I have no particular excuse for Apple on iPhoto. I understand their need to cache information, but I don't understand why they don't want to put the metadata someplace that is a bit more transparent. Maybe we'll see that in a future version. However, prior to some recent extensions to the major file formats, there was really no good way to associate arbitrary information with GIF/JPEG/RAW files. Now, Apple could have chosen to make a file format, publish it, and stick with it forever--but that's going to slow down their future development, especially if/when they realize they've done something wrong. And, for the time being, the format that they're using for cataloging is actually an XML format that you can read and interpret (which I'm doing in at least one project I'm currently working on).
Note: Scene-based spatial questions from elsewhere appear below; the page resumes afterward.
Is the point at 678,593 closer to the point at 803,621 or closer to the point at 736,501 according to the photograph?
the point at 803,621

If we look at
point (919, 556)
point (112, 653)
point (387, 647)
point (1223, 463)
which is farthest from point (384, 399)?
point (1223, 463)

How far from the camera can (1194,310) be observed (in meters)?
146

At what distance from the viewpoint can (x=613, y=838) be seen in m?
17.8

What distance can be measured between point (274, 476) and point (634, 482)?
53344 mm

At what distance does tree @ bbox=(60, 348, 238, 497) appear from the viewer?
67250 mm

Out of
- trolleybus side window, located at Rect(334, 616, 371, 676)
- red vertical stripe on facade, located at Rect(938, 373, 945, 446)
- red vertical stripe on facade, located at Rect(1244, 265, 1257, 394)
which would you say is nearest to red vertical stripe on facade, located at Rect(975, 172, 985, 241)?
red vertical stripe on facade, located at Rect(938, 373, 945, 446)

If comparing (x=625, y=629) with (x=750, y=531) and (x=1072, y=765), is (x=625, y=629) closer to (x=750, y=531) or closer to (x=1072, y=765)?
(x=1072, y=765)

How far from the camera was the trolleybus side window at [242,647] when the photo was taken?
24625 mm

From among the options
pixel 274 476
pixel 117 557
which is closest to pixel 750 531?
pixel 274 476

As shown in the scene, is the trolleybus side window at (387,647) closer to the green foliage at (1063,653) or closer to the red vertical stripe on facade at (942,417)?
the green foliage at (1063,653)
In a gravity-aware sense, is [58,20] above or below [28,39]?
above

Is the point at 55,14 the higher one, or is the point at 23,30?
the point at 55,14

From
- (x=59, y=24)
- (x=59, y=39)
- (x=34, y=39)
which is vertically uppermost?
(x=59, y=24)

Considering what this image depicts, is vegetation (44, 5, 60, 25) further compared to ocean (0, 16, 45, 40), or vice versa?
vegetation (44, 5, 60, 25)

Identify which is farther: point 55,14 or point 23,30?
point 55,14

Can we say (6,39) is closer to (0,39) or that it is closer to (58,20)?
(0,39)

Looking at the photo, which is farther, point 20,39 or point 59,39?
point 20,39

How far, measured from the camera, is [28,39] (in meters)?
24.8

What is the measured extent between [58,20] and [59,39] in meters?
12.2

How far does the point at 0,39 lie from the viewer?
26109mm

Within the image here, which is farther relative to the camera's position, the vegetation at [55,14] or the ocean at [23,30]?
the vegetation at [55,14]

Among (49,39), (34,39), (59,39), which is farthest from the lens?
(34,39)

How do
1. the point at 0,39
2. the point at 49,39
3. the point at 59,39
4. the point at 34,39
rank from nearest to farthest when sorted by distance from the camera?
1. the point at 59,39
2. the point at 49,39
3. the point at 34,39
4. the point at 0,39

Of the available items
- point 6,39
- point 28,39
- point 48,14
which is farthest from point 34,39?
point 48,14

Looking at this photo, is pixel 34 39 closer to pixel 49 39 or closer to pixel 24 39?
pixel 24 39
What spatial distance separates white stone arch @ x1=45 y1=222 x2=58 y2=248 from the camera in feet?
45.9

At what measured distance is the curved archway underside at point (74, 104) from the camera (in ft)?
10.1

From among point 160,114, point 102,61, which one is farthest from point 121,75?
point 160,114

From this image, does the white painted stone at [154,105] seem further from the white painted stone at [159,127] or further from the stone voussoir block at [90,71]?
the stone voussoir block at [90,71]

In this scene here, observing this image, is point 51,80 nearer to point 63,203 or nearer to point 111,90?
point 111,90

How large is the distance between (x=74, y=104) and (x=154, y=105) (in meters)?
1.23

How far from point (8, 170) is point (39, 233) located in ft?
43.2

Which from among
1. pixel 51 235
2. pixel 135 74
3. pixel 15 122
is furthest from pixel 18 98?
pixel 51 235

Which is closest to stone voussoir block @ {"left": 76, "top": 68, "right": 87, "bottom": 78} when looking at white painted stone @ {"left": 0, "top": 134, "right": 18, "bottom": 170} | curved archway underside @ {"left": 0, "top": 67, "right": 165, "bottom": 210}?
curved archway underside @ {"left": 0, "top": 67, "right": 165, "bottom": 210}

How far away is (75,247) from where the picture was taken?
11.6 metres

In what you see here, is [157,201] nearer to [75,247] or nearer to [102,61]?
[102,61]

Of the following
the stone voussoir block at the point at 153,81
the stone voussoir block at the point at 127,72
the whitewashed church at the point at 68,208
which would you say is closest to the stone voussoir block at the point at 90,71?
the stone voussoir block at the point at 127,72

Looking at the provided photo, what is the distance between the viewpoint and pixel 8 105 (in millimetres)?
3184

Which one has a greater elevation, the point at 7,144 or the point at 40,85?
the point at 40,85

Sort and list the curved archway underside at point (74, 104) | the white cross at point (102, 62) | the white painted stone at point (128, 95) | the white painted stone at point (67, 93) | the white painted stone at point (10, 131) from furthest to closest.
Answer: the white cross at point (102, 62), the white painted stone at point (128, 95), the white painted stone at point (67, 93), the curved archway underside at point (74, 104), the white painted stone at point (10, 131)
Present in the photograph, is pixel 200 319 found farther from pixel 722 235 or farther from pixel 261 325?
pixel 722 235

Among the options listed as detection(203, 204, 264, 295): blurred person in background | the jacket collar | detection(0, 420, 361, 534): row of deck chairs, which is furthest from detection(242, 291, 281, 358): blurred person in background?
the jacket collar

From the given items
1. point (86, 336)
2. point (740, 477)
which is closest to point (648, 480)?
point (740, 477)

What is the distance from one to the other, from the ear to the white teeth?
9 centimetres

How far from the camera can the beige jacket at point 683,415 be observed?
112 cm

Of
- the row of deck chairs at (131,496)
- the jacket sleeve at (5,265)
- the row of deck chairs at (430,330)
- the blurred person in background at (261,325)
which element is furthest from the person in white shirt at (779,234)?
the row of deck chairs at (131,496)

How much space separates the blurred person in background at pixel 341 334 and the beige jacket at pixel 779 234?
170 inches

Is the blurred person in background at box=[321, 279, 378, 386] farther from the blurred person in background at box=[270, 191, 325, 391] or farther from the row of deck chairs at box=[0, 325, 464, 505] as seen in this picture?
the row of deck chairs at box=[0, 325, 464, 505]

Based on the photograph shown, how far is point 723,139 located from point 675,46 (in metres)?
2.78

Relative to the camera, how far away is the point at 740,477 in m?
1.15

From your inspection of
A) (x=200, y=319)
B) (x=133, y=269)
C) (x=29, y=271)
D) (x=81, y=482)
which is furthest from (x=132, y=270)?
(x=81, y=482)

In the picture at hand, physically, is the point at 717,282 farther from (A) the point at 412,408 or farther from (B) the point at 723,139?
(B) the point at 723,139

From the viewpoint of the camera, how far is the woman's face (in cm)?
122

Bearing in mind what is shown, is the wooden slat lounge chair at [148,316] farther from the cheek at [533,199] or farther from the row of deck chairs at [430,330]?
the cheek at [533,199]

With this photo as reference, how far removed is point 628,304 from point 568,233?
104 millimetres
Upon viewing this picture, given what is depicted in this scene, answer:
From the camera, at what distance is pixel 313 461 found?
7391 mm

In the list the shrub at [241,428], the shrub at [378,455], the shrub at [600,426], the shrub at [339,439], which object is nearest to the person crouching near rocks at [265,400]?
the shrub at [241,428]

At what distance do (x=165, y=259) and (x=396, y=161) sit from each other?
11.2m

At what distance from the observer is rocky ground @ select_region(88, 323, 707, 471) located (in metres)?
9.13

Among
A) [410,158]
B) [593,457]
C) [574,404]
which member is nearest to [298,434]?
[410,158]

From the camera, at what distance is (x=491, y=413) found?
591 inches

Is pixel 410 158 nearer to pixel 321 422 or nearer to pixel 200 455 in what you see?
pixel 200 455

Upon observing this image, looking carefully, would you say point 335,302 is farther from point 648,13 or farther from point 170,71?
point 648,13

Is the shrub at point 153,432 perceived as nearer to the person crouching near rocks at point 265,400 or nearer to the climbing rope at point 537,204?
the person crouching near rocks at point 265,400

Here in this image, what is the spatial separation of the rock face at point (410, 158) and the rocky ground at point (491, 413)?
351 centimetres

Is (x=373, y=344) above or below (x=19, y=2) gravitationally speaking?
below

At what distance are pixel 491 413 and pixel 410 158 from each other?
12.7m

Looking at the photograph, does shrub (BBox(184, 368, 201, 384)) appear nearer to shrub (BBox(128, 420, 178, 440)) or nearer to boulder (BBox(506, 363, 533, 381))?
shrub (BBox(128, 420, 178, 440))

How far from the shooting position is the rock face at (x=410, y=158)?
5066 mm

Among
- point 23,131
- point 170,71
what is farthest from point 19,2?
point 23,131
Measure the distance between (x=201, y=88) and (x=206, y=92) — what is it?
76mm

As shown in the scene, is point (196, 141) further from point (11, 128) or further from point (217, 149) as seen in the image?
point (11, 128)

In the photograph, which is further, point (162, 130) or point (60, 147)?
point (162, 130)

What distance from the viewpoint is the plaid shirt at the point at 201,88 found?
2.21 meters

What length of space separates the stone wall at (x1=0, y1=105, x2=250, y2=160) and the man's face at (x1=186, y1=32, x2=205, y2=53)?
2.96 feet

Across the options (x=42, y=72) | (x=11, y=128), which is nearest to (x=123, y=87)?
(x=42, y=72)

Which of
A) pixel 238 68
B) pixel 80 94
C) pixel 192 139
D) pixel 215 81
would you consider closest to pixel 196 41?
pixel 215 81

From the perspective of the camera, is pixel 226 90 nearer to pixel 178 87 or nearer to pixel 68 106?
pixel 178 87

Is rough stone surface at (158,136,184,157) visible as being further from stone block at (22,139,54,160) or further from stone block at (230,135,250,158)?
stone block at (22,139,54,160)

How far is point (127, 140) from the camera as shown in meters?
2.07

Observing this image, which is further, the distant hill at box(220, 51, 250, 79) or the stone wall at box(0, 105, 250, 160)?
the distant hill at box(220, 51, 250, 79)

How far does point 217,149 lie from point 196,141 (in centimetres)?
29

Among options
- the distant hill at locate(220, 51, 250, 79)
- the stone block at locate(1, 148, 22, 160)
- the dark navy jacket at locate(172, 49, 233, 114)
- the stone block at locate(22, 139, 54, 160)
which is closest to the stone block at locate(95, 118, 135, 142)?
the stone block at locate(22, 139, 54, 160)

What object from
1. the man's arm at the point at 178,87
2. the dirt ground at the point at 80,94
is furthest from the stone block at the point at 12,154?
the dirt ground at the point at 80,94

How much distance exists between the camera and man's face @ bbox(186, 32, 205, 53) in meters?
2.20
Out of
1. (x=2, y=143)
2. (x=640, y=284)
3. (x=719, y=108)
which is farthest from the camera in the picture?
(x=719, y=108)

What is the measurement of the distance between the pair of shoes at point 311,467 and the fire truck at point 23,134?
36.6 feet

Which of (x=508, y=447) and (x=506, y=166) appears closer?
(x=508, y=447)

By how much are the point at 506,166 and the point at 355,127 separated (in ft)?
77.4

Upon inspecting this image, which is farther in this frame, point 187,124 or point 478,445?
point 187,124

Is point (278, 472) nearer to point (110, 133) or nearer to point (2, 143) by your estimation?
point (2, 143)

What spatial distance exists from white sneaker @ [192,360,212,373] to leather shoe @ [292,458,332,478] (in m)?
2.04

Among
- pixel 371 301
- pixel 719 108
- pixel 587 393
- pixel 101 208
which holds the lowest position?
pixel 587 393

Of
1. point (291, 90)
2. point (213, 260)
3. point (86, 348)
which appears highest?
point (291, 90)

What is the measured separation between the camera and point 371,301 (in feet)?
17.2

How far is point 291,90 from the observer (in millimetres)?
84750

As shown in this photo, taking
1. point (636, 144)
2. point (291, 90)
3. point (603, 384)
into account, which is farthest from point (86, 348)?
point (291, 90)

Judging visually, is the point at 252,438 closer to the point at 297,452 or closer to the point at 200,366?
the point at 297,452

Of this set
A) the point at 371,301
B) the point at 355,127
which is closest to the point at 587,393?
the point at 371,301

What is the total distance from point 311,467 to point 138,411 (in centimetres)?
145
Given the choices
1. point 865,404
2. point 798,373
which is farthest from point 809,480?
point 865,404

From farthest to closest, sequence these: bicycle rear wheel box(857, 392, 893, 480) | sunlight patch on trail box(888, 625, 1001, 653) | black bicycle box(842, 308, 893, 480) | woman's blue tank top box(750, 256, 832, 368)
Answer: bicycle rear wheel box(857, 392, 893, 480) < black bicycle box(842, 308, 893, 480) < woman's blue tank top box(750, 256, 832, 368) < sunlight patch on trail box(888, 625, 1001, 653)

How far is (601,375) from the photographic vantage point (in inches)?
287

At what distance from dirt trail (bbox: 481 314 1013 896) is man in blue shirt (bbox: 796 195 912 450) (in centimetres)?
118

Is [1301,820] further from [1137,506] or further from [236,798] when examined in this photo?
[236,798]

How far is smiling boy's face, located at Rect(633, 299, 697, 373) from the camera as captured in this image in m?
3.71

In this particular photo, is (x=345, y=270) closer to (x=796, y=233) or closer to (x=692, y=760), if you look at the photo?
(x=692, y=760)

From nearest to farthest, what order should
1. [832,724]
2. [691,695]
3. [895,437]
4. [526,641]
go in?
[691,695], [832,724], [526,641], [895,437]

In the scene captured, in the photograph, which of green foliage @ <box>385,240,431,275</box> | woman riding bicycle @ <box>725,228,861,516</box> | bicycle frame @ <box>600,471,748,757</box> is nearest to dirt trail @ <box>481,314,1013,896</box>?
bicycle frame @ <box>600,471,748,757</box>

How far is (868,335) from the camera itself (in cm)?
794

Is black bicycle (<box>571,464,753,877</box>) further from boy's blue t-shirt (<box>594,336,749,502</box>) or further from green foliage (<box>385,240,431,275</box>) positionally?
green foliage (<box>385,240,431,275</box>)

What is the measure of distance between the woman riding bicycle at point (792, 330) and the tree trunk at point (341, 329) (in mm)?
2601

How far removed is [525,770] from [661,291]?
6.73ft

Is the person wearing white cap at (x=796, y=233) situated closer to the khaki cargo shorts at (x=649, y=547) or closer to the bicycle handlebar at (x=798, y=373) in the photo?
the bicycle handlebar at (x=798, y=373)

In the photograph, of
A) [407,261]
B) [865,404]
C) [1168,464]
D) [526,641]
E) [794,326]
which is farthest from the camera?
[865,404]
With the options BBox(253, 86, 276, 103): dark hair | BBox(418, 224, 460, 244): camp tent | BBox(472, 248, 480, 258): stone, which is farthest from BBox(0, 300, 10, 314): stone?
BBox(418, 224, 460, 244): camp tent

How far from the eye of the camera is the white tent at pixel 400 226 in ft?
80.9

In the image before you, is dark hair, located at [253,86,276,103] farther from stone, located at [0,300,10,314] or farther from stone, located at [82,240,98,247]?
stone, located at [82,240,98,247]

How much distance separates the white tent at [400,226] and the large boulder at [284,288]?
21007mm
This list goes on for other applications from Apple and other software manufactures. As a matter of fact, Apple released a key product (Keynote) complete with the XML schema on the first day. Their thinking was that although they didn't have an existing standard to use, they could make it easier for others to interact with their software if they provided the file format and guaranteed a variety of things about the way that it is written and read. As such, they have benefitted and so have the users. There are a number of utilities and a lot of templates for the package.
In the end, proprietary data file formats aren't going to go away, however we can hope that over time they permute into formats that are successful and open. Sometimes this means exporting (with it's possible loss of fidelity) and sometimes it means transcoding (no fidelity loss but a format change), and sometimes it means that the programs (like Keynote) work in a published space all of the time. However, much of this is dependent upon the type of software and data you're dealing with.
In closing, I'm not running away from the Macintosh and don't think I will be any time in the near future. So far, I'm impressed with the hardware that has come out of the partnership with Intel and I continue to be happy with the direction of Apple's software (both applications and operating system). And I continue to push the same on my friends and family (mainly because I don't like doing technical support and the Mac is just a much simpler beast to use than anything else out there).